■ **DOCUMENT TEXT**:
■ ■ ■

Background information
- Also known as: JH&TRS, The Rainbow Seekers
- Origin: Lansing, Michigan, United States
- Genres: Rock, americana, soul, jam, folk rock, bluegrass, funk rock, pop rock, alternative rock
- Years active: 2011–present
- Labels: Bad Mascot / Universal (US), Bigger Brush Media (ROW)
- Members: Joe Hertler Ryan Hoger Rick Hale Aaron Stinson Micah Bracken Kevin Pritchard (non-touring member / producer) Jason Combs Ryan McMahon
- Past members: Kim Vi Shawn Adams Joshua Holcomb
- Website: joehertler.com

= Joe Hertler & The Rainbow Seekers =

American rock band

Joe Hertler & The Rainbow Seekers is an American rock band from Michigan, led by musician, songwriter, and producer, Joe Hertler. He primarily composes his songs on acoustic guitar.

== History ==
Joe Hertler recorded his first album "The Hard Times LP" in 2009 as a Sophomore at Central Michigan University, in his dorm room. He started performing music publicly at Kaya Coffee House in Mt. Pleasant, Michigan to impress a girl who hosted an open-mic night. His second solo release "Sleeping Giant EP" was released in 2010, independently. He formed his band The Rainbow Seekers, after meeting guitarist Ryan Hoger in college and performing alongside bassist Kevin Pritchard, keyboardist Shawn Adams, saxophonist Aaron Stinson, and drummer Rick Hale on New Year's Eve 2010 during Mittenfest, in Ypsilanti, Michigan. The band name The Rainbow Seekers originated from Joe Sample's album titled Rainbow Seeker.

■ ■ ■

■ **RECORD LIST**:
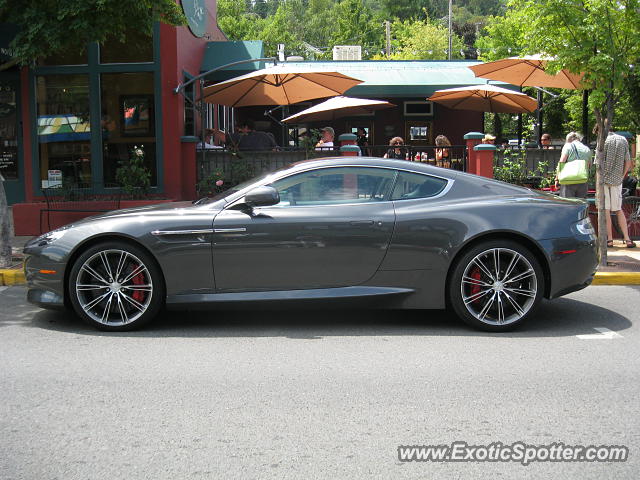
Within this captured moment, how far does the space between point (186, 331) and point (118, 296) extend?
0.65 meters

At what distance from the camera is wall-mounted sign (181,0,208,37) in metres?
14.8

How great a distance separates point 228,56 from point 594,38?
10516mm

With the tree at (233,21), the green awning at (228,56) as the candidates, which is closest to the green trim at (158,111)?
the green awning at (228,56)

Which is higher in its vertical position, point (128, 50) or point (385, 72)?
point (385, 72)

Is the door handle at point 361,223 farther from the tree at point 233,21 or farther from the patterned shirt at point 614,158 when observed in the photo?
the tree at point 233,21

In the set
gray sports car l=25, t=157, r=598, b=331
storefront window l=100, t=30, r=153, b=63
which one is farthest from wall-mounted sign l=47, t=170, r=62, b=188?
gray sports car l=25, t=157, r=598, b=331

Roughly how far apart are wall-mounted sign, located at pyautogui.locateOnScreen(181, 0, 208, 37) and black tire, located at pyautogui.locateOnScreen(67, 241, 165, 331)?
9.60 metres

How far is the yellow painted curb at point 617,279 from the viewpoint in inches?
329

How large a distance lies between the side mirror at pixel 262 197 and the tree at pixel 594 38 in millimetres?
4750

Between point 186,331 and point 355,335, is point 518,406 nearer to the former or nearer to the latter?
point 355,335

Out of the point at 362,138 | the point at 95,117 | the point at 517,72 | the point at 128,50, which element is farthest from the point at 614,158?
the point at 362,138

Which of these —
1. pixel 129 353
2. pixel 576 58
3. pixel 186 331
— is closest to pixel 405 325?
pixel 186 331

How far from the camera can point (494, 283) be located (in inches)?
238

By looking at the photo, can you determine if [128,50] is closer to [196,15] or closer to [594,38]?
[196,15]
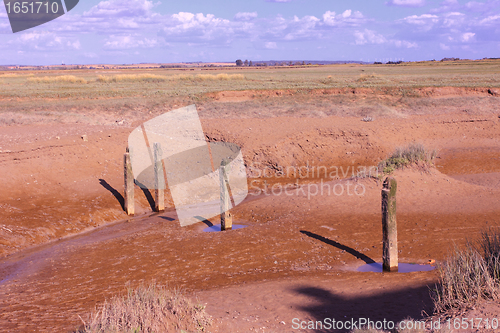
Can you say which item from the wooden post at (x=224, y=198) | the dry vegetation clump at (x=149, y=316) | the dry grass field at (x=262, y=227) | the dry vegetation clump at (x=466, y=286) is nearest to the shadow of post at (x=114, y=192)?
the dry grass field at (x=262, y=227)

■ ■ ■

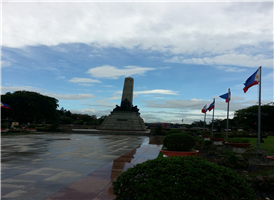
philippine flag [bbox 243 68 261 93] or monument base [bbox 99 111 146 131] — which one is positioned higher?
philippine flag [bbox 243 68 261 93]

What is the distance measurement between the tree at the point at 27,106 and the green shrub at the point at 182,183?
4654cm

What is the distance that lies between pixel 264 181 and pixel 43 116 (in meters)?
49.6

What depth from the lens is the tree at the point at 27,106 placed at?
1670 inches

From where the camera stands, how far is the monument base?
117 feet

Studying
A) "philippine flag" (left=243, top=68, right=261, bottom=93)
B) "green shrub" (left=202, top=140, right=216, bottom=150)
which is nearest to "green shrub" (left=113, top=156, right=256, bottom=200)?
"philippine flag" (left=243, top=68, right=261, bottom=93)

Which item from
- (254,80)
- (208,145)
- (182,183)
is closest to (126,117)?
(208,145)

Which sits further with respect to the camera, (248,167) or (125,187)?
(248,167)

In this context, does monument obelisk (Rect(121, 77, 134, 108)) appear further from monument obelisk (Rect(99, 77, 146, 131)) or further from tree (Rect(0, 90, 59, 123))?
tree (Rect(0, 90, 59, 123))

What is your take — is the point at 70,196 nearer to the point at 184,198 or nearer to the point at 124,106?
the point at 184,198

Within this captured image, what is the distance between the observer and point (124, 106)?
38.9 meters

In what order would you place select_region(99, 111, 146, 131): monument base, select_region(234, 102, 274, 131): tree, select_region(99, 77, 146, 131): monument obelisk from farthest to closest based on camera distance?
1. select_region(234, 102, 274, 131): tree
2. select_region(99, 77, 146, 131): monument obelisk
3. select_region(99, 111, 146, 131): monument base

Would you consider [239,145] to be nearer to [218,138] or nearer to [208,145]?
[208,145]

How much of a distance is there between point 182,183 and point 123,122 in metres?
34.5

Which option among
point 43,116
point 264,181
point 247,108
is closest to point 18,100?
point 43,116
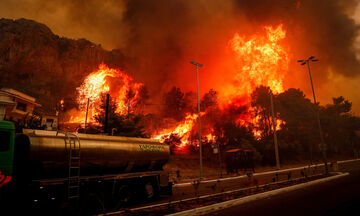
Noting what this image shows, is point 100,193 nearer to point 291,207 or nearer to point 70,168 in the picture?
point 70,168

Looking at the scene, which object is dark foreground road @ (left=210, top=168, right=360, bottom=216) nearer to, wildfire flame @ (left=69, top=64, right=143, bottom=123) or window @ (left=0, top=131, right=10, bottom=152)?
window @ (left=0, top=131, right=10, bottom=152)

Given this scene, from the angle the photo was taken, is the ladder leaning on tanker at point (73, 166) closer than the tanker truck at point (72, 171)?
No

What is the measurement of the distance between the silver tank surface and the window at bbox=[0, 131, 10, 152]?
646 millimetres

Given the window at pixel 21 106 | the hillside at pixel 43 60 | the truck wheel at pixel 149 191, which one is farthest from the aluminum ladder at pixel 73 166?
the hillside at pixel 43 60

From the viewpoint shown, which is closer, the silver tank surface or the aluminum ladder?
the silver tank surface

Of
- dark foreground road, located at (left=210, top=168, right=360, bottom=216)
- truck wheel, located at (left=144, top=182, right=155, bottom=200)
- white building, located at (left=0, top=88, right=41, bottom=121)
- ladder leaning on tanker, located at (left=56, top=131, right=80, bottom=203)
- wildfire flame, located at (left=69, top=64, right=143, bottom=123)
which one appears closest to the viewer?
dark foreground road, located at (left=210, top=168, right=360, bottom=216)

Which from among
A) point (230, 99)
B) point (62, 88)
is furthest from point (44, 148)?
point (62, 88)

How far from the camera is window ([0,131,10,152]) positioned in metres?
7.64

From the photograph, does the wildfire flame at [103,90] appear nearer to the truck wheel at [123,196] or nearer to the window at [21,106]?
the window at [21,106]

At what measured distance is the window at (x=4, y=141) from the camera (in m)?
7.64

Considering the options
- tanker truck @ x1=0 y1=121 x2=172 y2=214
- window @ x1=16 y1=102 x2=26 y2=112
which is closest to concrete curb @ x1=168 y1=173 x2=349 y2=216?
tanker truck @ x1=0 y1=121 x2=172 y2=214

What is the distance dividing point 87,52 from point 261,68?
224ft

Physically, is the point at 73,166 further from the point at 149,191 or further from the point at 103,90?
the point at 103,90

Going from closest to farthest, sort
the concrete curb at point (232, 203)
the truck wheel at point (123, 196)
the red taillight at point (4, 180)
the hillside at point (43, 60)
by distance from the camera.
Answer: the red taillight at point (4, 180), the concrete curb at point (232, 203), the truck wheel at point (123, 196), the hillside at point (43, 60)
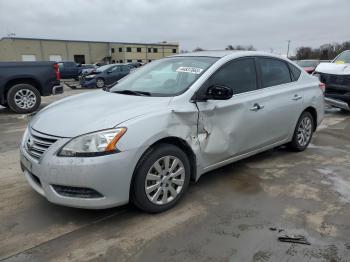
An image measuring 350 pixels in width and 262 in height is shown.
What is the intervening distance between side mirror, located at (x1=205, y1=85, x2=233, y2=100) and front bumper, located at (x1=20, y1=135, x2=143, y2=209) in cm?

■ ■ ■

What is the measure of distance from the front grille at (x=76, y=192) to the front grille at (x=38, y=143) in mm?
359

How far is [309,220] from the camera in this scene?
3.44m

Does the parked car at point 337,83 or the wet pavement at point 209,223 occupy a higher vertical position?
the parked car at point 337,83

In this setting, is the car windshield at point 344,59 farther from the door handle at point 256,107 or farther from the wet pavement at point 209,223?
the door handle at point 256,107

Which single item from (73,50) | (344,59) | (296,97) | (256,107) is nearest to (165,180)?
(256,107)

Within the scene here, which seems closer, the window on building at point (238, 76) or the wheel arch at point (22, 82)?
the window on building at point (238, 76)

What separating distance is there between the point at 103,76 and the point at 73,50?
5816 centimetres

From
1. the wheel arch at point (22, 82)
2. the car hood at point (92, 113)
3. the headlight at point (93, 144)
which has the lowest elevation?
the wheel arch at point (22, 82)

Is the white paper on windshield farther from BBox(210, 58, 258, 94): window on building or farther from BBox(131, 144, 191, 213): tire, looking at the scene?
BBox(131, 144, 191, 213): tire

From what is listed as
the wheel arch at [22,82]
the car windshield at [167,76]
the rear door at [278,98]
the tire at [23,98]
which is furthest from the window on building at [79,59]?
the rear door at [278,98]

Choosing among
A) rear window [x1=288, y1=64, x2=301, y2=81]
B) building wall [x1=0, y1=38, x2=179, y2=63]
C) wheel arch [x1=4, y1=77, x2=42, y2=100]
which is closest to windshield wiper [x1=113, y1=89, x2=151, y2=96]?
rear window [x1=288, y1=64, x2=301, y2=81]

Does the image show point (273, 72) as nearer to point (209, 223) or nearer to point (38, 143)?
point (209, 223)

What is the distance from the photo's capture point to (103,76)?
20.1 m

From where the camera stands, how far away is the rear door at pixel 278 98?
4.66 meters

■ ■ ■

■ **OBJECTIVE 1**: From the article on Joe Hertler & The Rainbow Seekers, list every musician whose instrument is named in the History section, together with that instrument.
■ **OBJECTIVE 2**: Reproduce the passage of the article on Joe Hertler & The Rainbow Seekers between "Joe Hertler & The Rainbow Seekers is" and "on acoustic guitar.", inclusive.
■ **OBJECTIVE 3**:
State whether each of the following statements agrees with the article on Joe Hertler & The Rainbow Seekers. Answer yes or no for each, and quote the words of the article that decide it.
(a) Joe Hertler recorded his first album in his dorm room at Central Michigan University.
(b) The "Sleeping Giant EP" was released through Universal.
(c) The band originated in Lansing, Michigan.

■ **CORRECT ANSWER 1**:
- Ryan Hoger: guitarist
- Kevin Pritchard: bassist
- Shawn Adams: keyboardist
- Aaron Stinson: saxophonist
- Rick Hale: drummer

■ **CORRECT ANSWER 2**:
Joe Hertler & The Rainbow Seekers is an American rock band from Michigan, led by musician, songwriter, and producer, Joe Hertler. He primarily composes his songs on acoustic guitar.

■ **CORRECT ANSWER 3**:
(a) Yes: "in 2009 as a Sophomore at Central Michigan University, in his dorm room"
(b) No: "was released in 2010, independently"
(c) Yes: "Origin: Lansing, Michigan, United States"